Dentro de uma Mulher cabem todas as mudanças antecipadas, esperanças de utopia, desprazeres indesejados, inseguranças recorrentes…desenlaces incompreendidos!
Junho de Verão!
Naquele mês estivemos, por razões de serviço na escola, mais juntas, mais necessariamente próximas em diálogos de vida e família que aliava sorrisos e inquietudes demasiadamente angulosas!
Flor era uma delícia de Mulher!
De atitude aberta ao mundo, de voz encantadoramente doce e serena, a todos cativava pelo seu caracter acetinadamente maternal ou, apenas, de pessoa invulgar e, improvavelmente, boa!

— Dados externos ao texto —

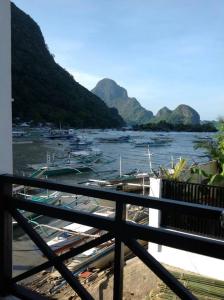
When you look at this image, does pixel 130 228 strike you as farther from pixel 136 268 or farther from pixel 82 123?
pixel 82 123

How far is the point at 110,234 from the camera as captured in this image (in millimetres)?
1880

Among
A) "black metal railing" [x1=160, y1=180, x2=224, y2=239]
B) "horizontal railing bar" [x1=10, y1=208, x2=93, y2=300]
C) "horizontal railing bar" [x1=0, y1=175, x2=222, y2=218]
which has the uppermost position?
"horizontal railing bar" [x1=0, y1=175, x2=222, y2=218]

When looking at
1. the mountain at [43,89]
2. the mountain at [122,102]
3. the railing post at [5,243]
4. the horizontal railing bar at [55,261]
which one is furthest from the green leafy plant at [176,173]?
the mountain at [122,102]

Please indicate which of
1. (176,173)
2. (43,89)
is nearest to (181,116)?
(43,89)

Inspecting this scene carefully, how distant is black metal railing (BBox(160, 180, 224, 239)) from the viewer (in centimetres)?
702

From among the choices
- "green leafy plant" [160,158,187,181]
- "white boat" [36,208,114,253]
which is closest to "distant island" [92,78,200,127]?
"white boat" [36,208,114,253]

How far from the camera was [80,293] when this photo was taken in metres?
2.08

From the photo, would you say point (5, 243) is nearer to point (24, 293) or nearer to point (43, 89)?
point (24, 293)

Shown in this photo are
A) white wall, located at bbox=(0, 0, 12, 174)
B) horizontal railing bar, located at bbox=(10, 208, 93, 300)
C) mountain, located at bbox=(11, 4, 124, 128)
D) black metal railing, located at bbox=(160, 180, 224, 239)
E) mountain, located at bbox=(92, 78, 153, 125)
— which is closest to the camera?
horizontal railing bar, located at bbox=(10, 208, 93, 300)

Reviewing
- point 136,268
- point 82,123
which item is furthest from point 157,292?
point 82,123

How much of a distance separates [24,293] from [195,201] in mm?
5377

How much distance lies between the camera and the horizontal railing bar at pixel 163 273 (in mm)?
1722

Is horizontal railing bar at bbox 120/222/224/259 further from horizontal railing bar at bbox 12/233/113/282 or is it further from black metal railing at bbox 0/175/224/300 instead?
horizontal railing bar at bbox 12/233/113/282

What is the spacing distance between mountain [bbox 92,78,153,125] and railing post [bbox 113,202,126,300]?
6124 inches
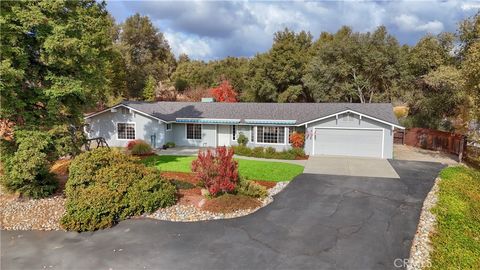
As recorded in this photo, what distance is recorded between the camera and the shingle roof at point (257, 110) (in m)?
25.2

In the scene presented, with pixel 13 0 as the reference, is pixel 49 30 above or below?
below

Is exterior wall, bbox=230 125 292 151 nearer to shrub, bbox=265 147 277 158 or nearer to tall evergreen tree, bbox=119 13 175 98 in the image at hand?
shrub, bbox=265 147 277 158

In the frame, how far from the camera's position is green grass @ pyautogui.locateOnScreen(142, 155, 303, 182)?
57.0 ft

Nela sempre vislumbrei a incomensurabilidade da ligação à família, aos filhos, o seu amor estonteante por todos aqueles que a rodeavam!

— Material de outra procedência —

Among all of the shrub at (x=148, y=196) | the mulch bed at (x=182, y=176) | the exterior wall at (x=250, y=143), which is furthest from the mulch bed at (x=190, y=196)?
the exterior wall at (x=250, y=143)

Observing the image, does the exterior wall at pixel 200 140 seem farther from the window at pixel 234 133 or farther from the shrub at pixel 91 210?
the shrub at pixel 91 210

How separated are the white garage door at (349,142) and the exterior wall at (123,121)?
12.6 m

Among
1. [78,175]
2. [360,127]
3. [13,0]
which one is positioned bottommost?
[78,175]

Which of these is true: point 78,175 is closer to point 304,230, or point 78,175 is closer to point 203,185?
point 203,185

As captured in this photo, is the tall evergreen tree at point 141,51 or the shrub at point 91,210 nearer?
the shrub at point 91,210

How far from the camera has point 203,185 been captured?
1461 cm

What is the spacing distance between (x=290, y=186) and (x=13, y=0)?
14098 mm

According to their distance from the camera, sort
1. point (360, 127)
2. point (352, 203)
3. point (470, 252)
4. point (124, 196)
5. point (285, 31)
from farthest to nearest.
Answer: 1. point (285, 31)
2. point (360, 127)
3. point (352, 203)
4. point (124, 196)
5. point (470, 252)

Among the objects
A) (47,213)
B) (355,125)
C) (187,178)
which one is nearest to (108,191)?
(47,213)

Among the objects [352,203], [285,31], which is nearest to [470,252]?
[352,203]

Flor, sem o saber, fazia-me muita, mesmo muita falta…mas naquele dia teve de ir embora e agora rareavam os encontros dialogados, embora a distancia onde vivíamos fosse a pouco mais que uma centena de metros, se tanto!

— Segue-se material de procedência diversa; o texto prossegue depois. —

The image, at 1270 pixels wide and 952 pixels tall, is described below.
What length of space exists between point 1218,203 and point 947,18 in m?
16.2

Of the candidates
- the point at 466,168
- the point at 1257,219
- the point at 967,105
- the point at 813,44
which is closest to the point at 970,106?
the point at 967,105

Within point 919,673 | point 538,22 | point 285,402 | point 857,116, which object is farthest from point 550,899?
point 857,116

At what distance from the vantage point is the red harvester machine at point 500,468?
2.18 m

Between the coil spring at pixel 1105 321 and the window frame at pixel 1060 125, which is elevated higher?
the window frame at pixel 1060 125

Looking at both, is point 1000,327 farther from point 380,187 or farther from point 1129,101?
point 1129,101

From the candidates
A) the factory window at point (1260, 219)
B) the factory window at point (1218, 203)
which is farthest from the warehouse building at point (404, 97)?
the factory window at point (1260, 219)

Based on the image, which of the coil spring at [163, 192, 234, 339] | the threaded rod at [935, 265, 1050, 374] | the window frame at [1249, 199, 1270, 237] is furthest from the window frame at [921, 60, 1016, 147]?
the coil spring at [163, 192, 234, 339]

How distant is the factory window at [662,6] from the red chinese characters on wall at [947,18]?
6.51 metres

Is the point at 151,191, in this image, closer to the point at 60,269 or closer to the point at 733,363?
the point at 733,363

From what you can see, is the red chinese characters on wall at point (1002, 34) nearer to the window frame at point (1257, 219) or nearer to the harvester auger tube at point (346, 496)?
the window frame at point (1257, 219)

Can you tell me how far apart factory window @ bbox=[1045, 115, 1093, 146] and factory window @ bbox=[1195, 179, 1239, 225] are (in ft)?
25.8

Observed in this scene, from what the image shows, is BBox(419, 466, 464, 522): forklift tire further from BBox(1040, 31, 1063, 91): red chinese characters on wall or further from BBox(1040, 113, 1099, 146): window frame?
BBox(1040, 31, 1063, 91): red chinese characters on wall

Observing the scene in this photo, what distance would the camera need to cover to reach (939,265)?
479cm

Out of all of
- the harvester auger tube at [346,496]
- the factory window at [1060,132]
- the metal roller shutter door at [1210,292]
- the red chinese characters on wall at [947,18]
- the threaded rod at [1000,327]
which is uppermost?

Muito comedida na sua vida profissional e familiar, era com enorme orgulho que, de vez em quando a via de mão dada com Pedrinha, a neta que já iniciara, em si mesma, o prolongamento dos coloridos laços dos seus filhos. Pedrinha era a imagem ternurenta do papá. De carita redonda e olhos verde azeitona, sorria com desenvoltura e no seu vocabulário rico e educação esmerada, cumprimentava-me e falava dos seus gostos de menina de infância já convertida em interrogação de sentido(s) de e para a vida!
Lembro bem…
naquela quarta feira, o telemóvel tocou e Pedrinha antecipou um sorriso desmedido para ouvir a voz daquele de quem tanto gostava mas que as circunstâncias não deixavam aproximar mais que uns exíguos quatro minutos de partilha de voz inebriadas de amor e muita, muita saudade. Afastei-me um pouco para não hipotecar a privacidade dos afectos que, em meu entender, não têm que ser minimamente vulgarizados, sob pena de resultarem numa mediocridade pouco consentânea com  lugares da infância!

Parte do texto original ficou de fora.